Consultancy - Research Lab - Incubator

based in beautiful Zürich, Switzerland

- 377 words - 2 min read

Amazon AWS has a nice command line client for their public cloud. This client is very well suited for automating tasks in many IaaS DevOps scenarios. However, it can also be used by a person. The scenarios to do so might be different than for automation, though.

A common scenario for looking into S3 is to want to list files ordered by date and including metadata. On a Unix machine, this would be an ls -lt. If it's a very long list of files, you might want to cap the list - which again is very easy to achieve, for example with ls -lt | head -n 10.

Those two things are easy on a Unix machine, but not so straight forward on Amazon S3. Amazon does have an ls command which will list all files within [BUCKET]:

aws s3 ls s3://[BUCKET]

It is totally feasible to pipe the result of this command into head -n X. It does have serious drawbacks, though, because you might have a lot of files on S3:

  1. You will first request all files over the network which will take a while and then remove most of them. Waiting for lots of irrelevant data to come over the wire is not efficient use of your time.
  2. To list things actually does come with a price tag on S3! Meaning that if you have lots of data on S3 and you're doing this a lot, then you will pay for data that you never use, but discard. This might not be a lot of money depending on how many requests you have to do, but still.
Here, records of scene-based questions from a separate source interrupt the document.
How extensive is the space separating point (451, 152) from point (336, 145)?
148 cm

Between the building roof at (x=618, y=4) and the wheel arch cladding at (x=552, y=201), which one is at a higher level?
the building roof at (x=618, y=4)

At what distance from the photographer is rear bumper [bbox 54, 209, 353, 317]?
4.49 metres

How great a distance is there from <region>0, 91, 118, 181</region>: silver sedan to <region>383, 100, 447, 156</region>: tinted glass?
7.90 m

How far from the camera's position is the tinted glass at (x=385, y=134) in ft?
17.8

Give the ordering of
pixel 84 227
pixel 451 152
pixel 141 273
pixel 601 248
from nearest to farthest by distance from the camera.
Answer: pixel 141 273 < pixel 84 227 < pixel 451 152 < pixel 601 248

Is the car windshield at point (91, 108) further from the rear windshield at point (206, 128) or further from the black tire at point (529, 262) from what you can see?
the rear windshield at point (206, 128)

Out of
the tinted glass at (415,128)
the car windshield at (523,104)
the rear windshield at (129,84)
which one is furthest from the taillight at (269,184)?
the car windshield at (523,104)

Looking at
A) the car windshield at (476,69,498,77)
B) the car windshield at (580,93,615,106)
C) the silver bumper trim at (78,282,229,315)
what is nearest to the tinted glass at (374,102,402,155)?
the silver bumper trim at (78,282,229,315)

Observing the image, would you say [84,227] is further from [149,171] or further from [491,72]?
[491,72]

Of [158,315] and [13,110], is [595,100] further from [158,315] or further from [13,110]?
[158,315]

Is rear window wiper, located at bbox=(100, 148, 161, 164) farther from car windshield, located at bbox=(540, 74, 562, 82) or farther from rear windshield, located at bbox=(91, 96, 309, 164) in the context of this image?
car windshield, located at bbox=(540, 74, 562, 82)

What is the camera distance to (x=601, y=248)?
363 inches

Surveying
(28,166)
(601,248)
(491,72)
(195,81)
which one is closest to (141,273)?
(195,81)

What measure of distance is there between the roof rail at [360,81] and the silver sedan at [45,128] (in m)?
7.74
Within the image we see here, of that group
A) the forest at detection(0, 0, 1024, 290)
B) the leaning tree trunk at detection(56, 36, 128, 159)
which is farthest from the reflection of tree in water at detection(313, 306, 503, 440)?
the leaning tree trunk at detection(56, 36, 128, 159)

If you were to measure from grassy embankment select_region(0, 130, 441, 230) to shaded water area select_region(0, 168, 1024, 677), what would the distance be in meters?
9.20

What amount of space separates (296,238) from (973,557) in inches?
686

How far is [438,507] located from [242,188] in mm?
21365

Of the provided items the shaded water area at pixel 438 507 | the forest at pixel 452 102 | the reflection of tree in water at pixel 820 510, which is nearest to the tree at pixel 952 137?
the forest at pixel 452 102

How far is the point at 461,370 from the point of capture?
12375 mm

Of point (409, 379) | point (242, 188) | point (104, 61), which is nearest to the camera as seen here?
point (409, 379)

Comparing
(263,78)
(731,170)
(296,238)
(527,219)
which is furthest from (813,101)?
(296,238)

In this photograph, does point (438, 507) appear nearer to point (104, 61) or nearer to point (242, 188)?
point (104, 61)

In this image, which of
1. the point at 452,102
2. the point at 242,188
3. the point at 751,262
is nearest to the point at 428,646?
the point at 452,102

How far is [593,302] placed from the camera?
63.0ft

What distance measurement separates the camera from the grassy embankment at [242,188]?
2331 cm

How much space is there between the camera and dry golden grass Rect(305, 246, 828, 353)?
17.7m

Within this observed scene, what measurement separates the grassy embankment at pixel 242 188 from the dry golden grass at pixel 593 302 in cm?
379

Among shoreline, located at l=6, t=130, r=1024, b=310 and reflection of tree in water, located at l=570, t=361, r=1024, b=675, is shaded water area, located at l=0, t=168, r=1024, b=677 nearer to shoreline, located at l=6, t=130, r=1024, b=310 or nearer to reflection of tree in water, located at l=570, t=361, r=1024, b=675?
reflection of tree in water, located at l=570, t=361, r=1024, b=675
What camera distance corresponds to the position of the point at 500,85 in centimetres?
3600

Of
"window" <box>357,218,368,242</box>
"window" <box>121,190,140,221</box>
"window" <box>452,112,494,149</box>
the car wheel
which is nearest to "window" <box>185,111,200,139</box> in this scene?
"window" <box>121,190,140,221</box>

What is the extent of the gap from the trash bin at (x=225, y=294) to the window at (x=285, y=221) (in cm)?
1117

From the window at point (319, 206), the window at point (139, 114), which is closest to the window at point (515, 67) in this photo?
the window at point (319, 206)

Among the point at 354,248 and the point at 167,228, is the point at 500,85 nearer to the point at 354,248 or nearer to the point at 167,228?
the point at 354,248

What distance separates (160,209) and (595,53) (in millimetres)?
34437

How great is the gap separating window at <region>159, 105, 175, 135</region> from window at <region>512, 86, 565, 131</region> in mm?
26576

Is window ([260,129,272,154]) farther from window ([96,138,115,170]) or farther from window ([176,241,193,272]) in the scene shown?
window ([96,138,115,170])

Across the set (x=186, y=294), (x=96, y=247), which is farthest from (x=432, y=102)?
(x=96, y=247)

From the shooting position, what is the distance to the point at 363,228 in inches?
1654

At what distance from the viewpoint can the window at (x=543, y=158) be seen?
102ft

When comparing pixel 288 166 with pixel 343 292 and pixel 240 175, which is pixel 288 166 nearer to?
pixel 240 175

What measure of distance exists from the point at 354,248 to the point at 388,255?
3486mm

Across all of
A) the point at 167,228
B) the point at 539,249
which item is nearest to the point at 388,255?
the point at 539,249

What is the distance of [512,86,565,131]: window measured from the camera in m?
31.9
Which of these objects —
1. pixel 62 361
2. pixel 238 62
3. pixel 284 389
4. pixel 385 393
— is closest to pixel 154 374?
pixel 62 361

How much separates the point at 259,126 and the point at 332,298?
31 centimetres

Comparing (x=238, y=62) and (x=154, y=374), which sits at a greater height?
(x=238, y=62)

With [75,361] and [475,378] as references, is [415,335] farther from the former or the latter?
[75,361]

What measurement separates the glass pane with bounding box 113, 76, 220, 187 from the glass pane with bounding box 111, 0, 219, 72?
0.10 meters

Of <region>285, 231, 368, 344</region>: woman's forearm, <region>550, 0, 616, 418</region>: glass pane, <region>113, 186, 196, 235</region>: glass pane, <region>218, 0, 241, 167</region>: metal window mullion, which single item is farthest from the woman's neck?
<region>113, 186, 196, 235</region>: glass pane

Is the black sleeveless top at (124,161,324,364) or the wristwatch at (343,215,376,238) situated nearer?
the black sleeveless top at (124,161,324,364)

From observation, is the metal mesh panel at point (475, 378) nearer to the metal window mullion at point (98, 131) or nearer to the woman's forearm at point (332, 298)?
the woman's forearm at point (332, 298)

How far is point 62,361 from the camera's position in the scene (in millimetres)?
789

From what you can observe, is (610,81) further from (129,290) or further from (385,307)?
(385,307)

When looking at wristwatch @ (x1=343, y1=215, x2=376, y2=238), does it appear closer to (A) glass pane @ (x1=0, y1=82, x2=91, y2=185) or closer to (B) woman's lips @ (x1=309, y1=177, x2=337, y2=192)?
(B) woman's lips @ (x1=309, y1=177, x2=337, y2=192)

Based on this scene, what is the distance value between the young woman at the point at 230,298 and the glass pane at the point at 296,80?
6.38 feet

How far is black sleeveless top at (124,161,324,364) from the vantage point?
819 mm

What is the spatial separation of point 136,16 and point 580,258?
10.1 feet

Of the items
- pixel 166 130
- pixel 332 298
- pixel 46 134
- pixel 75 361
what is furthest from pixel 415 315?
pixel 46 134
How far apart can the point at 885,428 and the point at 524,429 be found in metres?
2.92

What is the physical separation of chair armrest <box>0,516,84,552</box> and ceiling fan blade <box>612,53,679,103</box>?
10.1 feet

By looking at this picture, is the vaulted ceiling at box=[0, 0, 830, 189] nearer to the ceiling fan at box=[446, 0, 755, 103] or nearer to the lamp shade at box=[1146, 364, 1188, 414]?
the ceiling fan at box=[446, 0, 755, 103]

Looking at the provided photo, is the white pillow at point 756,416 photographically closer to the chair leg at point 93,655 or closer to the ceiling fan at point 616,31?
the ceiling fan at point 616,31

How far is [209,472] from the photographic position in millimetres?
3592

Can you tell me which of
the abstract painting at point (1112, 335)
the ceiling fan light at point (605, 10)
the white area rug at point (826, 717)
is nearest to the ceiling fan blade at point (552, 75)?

Next to aws s3, which only implements the most high level features such as cp and mv, there is a more powerful API aws s3api. With this API you can write queries and limit the amount of objects returned. Queries can include the LastModified timestamp. Limiting on this timestamp is not the same as ordering by time (as in ls -lt), but it's the closest you will get to this functionality on S3.

aws s3api list-objects \
--bucket "[BUCKET]" \
--query 'Contents[?LastModified>=`2017-04-10`][].{Key: Key, Size:
Size, LastModified: LastModified}'